These students from Bengaluru developed a ‘FLoBoT’ to save the city’s polluted water bodies
Pranav Shikarpur and Siddharth Viswanath, two students from Bengaluru, India, learnt about the extent of water pollution in their city’s lakes back in 2016 and decided to do something to change the situation. However, they discovered that cleaning up the lakes did not just require tackling pollution, but also gathering information about the source and extent of pollution.
So with that in mind, the students started working on a prototype that could easily analyse the constituents of the lake for better awareness.

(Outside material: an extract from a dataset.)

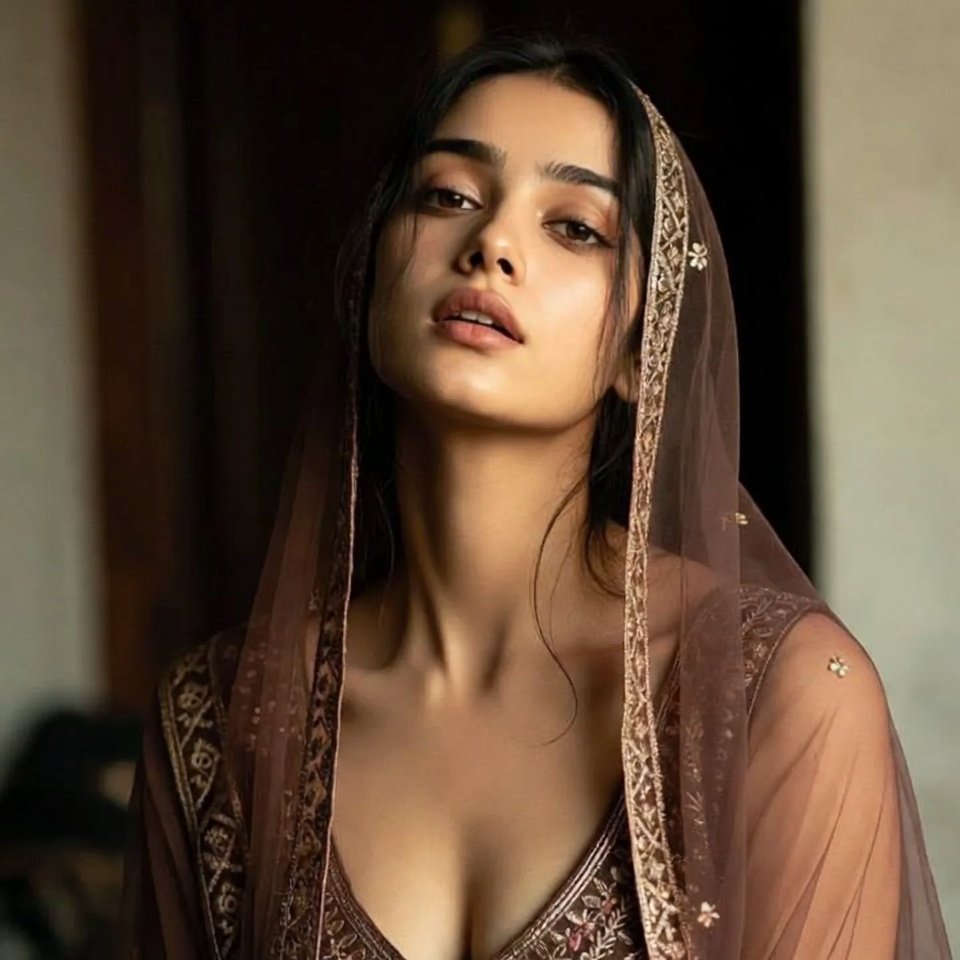 Captivating Indian bhabhi in traditional saree with prominent cleavage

With some help from Dr T V Ramachandra, a Professor at the Indian Institute of Science, Bengaluru, the duo came up with FLoBoT – one the world’s first mobile data acquisition monitors that could be deployed in any water body to read out information such as electrical conductivity, dissolved oxygen, pH, and so on.

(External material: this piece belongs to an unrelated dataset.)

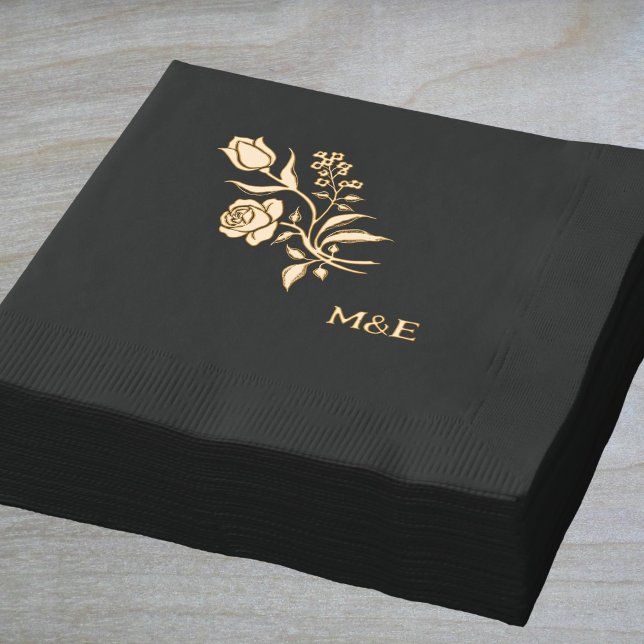 Vintage Floral -   folk art   black   gold  Foil Napkins (Creator Uploaded)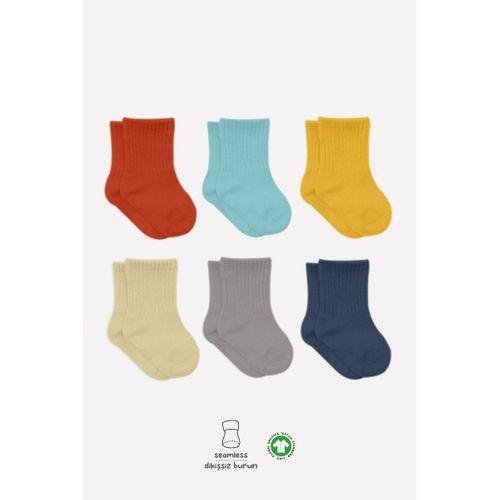 Bistyle Bistyle Mix Penye Soket Çorap 6'Lı BS10101M Kiremit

Despite all this, the FLoBoT 1.0 had its downfalls. “It was an unyielding device, weighing about 16 kilograms,” recalls Pranav.
Also, the device didn’t have its propellers, which meant that it had to be towed around the lake manually, with the help of a boat.
The team then raised about $3,500 through crowdfunding for an updated model and soon started to work on it. Their product designer, Kishore Babu, put together a beautiful design, which came to be known as FLoBot 2.0.
The major upgrade of the new version was its reduced weight of 6 kilograms, a marked improvement over the previous 16 kilograms. The new device also had added thrusters, which would propel the device in the water once deployed. This design upgrade also meant that it could be transported easily.